Zitierte Passage:
################
# Sammelthread: VMWare taugliche Spiele



## riedochs (9. Oktober 2007)

Nachdem ich heute schon etwas rumexperimentiert habe ein paar Ergebnisse:

*Spiel: **Crusader - No Remose*
*BS: *MS DOS, lässt sich unter Windows 98 nicht zum laufen zu bewegen, läuft allerdings im MS-DOS Modus
*VM BS:* Windows 98 SE
*Probleme:* Maus funktioniert nicht richtig, bei Ausführung der VM im Vollbild massive Farbfehler, stockender Sound

*Spiel: **Crusader - No Regret*
*BS: *MS DOS, lässt sich unter Windows 98 nicht zum laufen zu bewegen, läuft allerdings im MS-DOS Modus
*VM BS:* Windows 98 SE
*Probleme:* Starkes Texturflimmer im Vollbild Modus, ansonsten keine Ausetzer feststellbar.

*Spiel: **C&C 95*
*BS: *Win 9x
*VM BS:* Windows 98 SE
*Probleme:* Startet nicht, versucht vermutlich Directx Features zu nutzen.

Bitte kein gespamme.


----------



## rob21 (14. Oktober 2007)

Soweit ich weiss, sollte man nicht die Direct X Version von der C&C CD nutzen. Wie hast es denn installiert?


----------



## riedochs (17. Oktober 2007)

Ich habe das normale Setup durchlaufen lassen, mehr nicht


----------
################
Aufgabe: Schreiben Sie einen Teil des Forenthreads über VMware-taugliche Spiele wortgetreu ab. Beginnen Sie bei den Worten „## rob21 (14.“ und hören Sie nach „(17. Oktober 2007)“ auf.

Datenauszug:
################
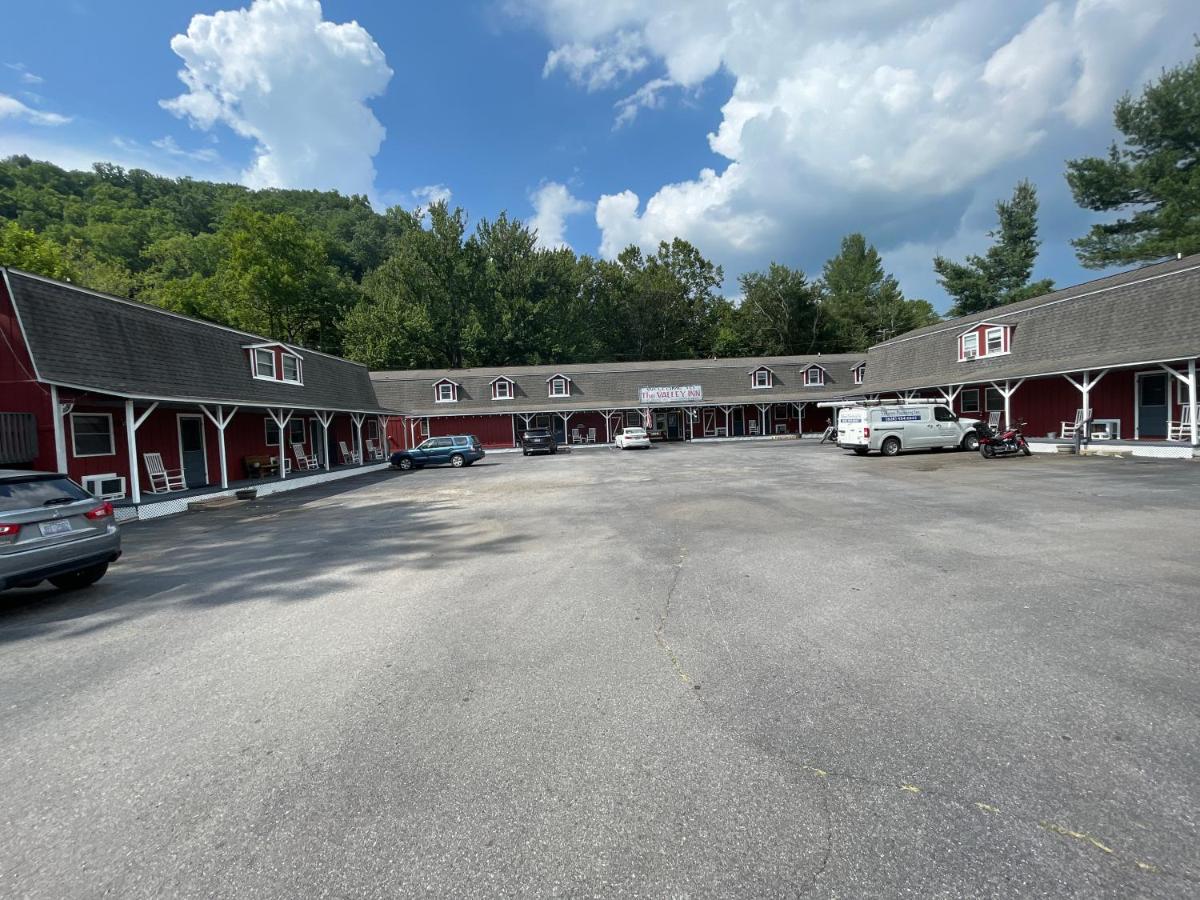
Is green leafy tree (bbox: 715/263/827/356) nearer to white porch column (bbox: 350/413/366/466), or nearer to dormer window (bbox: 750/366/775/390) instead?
dormer window (bbox: 750/366/775/390)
################
Lösung:
## rob21 (14. Oktober 2007)

Soweit ich weiss, sollte man nicht die Direct X Version von der C&C CD nutzen. Wie hast es denn installiert?


----------



## riedochs (17. Oktober 2007)